The slopes $B\left(k\right)\mathrm{}$ of the exponential forward peak for ${\pi }^{\pm }p$ and $K^{\pm }p$ elastic scattering have been surveyed in the region $0.3\lesssim P_{\mathrm{lab}}\lesssim 20.0$ GeV/c. Plots of the momentum dependence of $B\left(k\right)\mathrm{}$ reveal striking enhancements at momenta corresponding to the location of known high-spin, high-elasticity resonances.
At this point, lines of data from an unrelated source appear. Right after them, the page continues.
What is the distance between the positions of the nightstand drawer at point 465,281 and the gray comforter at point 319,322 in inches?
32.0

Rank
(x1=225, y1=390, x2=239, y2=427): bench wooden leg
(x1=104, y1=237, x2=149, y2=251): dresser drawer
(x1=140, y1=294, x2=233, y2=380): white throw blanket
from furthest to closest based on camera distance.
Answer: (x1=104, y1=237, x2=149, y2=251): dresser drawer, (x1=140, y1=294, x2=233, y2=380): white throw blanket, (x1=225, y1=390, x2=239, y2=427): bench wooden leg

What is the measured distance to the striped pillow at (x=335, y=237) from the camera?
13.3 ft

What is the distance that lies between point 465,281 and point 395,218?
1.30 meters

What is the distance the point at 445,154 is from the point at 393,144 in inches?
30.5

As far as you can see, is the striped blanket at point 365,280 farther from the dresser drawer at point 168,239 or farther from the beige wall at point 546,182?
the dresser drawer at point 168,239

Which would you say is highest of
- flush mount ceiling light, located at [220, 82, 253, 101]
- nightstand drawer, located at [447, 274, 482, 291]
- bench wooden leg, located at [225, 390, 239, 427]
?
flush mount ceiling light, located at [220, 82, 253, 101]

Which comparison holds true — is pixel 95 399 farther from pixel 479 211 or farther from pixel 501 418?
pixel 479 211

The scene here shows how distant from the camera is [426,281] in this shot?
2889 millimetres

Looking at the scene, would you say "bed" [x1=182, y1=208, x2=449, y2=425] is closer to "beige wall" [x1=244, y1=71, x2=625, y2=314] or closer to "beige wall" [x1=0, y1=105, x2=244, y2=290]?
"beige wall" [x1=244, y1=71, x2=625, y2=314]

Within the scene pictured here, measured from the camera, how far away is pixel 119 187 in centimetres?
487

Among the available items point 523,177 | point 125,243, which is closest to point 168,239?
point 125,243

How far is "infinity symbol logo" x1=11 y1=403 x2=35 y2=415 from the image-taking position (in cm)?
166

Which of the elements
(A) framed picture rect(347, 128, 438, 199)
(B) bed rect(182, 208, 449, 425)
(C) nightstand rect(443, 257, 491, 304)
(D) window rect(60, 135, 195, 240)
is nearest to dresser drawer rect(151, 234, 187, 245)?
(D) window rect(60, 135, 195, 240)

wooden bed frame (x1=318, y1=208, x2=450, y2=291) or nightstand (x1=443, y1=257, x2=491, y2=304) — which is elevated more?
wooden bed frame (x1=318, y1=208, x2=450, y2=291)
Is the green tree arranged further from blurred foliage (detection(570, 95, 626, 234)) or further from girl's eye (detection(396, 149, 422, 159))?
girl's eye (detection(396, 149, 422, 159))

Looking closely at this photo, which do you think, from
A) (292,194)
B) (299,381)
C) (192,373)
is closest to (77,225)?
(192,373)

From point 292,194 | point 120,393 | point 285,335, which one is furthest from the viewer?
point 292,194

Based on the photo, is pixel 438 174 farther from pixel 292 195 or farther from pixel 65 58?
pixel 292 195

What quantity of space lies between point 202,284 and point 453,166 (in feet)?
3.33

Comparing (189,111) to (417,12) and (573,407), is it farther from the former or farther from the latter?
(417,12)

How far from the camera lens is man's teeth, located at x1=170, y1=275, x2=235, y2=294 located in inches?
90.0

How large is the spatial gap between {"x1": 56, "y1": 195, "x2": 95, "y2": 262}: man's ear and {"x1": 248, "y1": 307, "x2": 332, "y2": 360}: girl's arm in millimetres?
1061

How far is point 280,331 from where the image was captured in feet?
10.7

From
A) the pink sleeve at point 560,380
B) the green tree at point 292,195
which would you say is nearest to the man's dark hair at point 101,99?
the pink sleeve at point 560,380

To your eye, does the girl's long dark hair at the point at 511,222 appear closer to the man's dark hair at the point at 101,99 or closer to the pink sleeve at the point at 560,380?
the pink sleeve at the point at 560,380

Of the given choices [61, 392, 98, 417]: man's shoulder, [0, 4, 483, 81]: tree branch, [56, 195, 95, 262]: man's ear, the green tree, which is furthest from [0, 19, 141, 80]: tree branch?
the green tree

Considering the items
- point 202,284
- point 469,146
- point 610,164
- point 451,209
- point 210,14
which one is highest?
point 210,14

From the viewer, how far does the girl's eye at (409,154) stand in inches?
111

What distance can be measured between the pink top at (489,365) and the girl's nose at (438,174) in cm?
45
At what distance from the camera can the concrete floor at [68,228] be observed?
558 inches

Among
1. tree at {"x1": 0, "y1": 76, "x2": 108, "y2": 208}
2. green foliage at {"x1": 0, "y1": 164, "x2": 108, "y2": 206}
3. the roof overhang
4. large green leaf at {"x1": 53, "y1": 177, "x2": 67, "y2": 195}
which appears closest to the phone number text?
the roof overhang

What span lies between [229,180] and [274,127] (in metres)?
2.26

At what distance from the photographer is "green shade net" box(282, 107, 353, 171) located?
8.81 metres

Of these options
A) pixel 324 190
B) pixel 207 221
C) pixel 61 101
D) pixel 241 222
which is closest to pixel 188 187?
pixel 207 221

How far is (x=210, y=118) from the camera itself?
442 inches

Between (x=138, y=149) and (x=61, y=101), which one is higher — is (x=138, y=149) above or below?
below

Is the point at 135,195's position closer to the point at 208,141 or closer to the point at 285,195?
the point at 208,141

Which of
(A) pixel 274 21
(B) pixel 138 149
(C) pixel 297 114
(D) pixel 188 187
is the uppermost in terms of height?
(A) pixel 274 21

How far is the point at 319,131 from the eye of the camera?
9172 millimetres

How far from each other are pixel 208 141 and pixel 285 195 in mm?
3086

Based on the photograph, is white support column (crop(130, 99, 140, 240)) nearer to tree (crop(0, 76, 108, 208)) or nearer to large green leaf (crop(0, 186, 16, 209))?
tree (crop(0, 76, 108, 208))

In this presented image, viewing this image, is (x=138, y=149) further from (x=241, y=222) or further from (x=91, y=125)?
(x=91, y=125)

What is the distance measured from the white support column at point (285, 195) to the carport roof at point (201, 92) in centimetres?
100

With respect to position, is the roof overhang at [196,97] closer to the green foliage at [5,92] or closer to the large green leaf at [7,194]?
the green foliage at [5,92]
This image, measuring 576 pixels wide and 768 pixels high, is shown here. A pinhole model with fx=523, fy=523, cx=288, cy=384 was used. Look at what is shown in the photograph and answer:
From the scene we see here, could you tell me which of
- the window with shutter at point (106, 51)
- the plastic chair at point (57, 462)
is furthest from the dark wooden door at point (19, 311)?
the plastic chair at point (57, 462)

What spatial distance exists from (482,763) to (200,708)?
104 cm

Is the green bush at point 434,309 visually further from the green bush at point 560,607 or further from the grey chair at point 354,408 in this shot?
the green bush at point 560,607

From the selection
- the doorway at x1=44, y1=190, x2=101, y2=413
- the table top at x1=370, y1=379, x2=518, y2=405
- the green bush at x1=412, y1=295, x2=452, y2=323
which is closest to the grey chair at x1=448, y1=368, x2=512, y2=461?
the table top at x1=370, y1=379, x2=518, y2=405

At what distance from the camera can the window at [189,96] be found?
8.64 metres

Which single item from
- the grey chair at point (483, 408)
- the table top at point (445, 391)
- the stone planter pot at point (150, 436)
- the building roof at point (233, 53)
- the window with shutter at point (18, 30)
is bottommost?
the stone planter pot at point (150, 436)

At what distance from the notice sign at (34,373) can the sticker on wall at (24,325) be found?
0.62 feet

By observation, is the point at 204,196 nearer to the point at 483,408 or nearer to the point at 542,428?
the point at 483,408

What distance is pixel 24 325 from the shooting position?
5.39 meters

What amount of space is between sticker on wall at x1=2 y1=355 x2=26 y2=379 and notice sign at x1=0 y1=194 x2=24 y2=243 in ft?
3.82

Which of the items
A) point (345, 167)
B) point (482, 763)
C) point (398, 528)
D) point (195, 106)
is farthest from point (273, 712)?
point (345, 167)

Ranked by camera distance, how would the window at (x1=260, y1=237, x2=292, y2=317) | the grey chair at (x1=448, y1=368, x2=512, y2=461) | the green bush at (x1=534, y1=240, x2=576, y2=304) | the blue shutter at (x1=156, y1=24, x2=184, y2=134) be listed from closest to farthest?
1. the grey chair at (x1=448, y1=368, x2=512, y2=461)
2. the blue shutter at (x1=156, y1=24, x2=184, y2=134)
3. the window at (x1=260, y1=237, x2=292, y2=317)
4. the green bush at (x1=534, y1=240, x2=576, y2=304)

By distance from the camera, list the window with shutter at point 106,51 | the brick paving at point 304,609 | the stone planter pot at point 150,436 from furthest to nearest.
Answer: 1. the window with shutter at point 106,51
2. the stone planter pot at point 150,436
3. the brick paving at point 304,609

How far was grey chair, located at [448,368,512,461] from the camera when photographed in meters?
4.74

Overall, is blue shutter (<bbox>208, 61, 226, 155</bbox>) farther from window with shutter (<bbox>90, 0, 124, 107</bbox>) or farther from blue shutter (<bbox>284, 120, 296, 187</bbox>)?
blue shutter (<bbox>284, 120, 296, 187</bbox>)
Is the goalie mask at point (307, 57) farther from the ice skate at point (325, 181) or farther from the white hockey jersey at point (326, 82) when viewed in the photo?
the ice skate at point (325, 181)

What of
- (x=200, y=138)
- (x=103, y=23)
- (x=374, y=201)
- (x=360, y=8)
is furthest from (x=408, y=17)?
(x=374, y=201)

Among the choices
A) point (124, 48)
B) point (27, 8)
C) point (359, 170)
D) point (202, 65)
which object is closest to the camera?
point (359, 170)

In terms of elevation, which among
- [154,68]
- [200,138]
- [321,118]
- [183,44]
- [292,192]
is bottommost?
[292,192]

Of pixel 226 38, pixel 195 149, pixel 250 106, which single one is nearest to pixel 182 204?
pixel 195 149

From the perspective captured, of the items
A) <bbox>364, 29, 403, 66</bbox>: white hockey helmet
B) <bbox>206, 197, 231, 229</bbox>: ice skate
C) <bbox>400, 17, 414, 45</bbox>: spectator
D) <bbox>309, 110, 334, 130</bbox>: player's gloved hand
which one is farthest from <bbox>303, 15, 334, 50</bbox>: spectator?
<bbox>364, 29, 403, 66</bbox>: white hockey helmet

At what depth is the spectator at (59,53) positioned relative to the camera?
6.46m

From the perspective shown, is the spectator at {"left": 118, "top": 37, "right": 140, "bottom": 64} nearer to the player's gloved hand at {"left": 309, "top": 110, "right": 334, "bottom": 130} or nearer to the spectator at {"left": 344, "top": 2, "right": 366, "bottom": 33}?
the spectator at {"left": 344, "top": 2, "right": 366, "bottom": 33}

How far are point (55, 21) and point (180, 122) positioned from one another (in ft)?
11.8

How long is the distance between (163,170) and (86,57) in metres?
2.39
There are indications that the background behavior of $B\left(k\right)\mathrm{}$, when considered over such a wide momentum interval, might be smoothly rising in all cases; thus, the forward peak associated with background diffraction effects would appear to shrink not only in $K^{+}p\to K^{+}p$ interactions, where resonance formation is weak (or absent), but also in ${\pi }^{\pm }p\to {\pi }^{\pm }p$ and $K^{-}p\to K^{-}p$ interactions, where many prominent resonant states are formed. An explanation for the behavior of $B\left(k\right)\mathrm{}$ is presented, based on the properties of the logarithmic derivative of the differential cross section in the forward direction. As a quantitative illustration, $B{\mathrm{}\left(k\right)\mathrm{}}_{K^{-}}$ was derived in terms of a simple phenomenological model, which involves a linear superposition of diffractive-like and resonant amplitudes. In this way a fit to the $B{\mathrm{}\left(k\right)\mathrm{}}_{K^{-}}$ and $K^{-}p$ total-cross-section data could be obtained throughout the entire momentum region. The information which can be derived from the experimental study of $B\left(k\right)\mathrm{}$ is discussed; this has bearing on the determination of resonance properties and on the behavior of the spin-flip amplitude.